Employee use for professional interests: Professional use implies that an employee’s use of social media is for the purpose of furthering their specific job responsibilities or professional duties through an externally focused site. For example, almost 30,000 government employees have signed up as members at the external site GovLoop.com to engage with other professionals in a community of practice. Another way employees might engage in external sites is by accessing Facebook to view official government pages, such as the White House Facebook page, to research information on a newly issued directive. While use for professional interests are beneficial to the work of government by enabling employees to inform themselves on important issues or to collaborate with their peers, the social media tool or site the employee is using is not maintained or monitored by the agency itself. The employee is accessing sites and setting up accounts owned by private entities to consume and exchange information. Again, internally, professionals often collaborate through various technologies, but professional use implies going outside of the internal network of the agency.
Employee use for personal interests: Using social media for personal interests has nothing to do with an employee’s job duties for the organization. For example, an employee may want to check their personal Facebook page, send out a personal Tweet, or watch the latest viral YouTube video during a lunch hour or another designated break during work hours. In addition, outside of work hours, employees might maintain a blog related to a hobby, which has nothing to do with their government position.

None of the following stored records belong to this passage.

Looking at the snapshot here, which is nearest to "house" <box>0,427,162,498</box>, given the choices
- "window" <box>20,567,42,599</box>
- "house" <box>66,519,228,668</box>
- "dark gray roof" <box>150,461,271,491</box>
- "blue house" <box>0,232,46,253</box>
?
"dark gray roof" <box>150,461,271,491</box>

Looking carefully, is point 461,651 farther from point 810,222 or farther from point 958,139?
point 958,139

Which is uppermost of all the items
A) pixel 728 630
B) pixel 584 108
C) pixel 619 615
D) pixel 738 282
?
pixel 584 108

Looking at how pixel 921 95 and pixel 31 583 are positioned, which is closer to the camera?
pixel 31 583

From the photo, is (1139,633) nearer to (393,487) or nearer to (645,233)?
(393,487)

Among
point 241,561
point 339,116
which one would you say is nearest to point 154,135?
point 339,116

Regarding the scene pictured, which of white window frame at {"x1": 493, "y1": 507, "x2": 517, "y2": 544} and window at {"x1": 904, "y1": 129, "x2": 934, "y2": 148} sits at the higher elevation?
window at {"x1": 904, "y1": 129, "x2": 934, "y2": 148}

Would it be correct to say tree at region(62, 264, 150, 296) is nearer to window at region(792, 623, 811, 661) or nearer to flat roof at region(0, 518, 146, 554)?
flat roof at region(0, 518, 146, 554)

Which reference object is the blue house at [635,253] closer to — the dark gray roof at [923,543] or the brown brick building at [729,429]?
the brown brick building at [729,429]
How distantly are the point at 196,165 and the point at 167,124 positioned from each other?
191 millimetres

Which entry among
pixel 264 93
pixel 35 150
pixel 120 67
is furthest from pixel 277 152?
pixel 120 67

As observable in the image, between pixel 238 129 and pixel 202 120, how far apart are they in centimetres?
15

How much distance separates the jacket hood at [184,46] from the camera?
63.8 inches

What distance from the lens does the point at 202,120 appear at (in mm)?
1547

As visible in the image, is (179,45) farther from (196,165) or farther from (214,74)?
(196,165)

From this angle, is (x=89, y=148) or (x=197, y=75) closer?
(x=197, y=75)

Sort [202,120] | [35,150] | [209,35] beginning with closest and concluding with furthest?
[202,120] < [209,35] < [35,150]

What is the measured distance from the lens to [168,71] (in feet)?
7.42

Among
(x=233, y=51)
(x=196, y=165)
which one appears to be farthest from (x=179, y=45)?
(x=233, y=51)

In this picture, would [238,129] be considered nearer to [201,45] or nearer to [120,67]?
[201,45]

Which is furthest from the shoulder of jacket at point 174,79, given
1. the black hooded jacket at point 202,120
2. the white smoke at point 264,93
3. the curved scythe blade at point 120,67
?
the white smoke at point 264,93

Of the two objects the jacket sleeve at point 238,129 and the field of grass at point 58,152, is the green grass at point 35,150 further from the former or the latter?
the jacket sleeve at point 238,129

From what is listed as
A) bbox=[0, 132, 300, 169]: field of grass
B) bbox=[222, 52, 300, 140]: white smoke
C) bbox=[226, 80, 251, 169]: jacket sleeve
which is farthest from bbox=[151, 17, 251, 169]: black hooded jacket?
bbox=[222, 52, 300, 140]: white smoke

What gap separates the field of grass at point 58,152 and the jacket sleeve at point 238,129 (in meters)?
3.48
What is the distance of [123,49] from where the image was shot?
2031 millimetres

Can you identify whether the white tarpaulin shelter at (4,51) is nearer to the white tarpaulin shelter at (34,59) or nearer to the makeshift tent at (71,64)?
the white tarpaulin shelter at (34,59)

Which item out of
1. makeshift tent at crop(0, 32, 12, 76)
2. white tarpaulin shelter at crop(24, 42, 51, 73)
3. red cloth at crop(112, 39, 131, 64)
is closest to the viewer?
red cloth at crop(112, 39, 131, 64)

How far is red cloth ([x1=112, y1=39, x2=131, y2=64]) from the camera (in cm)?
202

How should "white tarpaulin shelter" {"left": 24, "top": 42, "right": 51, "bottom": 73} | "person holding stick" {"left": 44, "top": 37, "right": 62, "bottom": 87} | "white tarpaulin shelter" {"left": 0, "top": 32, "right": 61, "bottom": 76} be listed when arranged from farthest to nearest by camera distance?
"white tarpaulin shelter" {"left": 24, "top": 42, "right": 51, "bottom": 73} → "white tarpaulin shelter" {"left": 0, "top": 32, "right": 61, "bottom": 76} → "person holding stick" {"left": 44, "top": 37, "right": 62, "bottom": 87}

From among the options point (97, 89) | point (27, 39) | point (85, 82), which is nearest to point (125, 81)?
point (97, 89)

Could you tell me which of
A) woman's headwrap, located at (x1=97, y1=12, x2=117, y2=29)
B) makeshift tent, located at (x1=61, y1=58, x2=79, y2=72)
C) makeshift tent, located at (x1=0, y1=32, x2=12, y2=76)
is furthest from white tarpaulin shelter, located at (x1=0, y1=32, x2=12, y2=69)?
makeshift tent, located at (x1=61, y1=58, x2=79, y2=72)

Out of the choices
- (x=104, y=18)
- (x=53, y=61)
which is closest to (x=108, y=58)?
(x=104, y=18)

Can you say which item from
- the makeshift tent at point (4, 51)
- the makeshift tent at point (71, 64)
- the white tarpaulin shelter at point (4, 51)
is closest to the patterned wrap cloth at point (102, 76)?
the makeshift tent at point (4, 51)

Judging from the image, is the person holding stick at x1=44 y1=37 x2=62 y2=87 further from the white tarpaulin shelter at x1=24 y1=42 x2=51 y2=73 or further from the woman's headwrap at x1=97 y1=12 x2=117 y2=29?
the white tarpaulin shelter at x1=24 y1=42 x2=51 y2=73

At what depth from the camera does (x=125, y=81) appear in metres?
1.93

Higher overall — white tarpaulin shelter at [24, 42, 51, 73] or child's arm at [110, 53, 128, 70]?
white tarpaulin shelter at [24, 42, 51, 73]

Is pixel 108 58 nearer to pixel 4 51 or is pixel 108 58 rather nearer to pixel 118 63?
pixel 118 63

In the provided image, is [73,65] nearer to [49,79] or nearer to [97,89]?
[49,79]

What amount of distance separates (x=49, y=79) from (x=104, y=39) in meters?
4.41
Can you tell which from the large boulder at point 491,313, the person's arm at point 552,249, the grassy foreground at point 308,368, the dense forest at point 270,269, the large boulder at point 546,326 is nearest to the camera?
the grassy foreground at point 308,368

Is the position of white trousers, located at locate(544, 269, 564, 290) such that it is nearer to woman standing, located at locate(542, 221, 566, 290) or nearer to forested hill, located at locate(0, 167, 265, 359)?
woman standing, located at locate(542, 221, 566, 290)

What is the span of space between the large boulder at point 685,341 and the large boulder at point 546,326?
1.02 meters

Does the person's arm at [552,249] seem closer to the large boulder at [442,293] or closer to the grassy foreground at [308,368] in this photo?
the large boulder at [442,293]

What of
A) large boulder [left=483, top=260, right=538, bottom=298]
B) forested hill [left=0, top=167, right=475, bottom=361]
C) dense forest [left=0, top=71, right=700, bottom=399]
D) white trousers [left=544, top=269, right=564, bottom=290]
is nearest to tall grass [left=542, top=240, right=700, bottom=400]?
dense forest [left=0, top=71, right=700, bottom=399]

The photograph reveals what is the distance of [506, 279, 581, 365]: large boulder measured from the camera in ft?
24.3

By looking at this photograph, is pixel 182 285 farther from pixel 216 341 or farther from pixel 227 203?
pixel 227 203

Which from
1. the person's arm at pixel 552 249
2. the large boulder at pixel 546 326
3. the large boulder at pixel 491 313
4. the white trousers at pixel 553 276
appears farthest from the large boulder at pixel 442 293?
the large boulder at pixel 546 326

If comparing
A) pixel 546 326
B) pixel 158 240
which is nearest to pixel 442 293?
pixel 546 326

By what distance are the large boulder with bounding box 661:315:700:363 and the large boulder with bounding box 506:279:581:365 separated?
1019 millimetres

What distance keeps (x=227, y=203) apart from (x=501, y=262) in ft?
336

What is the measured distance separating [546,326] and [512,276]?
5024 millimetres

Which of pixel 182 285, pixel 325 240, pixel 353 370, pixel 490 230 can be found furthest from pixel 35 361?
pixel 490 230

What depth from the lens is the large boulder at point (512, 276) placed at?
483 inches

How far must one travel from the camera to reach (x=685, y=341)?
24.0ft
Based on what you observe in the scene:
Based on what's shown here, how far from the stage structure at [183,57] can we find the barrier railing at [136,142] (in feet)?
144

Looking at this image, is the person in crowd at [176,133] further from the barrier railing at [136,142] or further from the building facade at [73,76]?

These uses are not mutually exclusive and sometimes the lines between professional and personal or professional and official agency uses are rather fluid. For example, government employees might spend their work time networking on GovLoop by sharing ideas and experiences with peers in the Acquisition 2.0 group and sharing recipes with the Gov Gourmet group. Our study revealed that governments are still trying to figure out how to put boundaries around an employee’s personal, professional, and official agency uses. Each use has different security, legal, and managerial implications and government agencies are tasked with striking a balance between using social media for official agency interests only and allowing all employees access for personal and professional interests.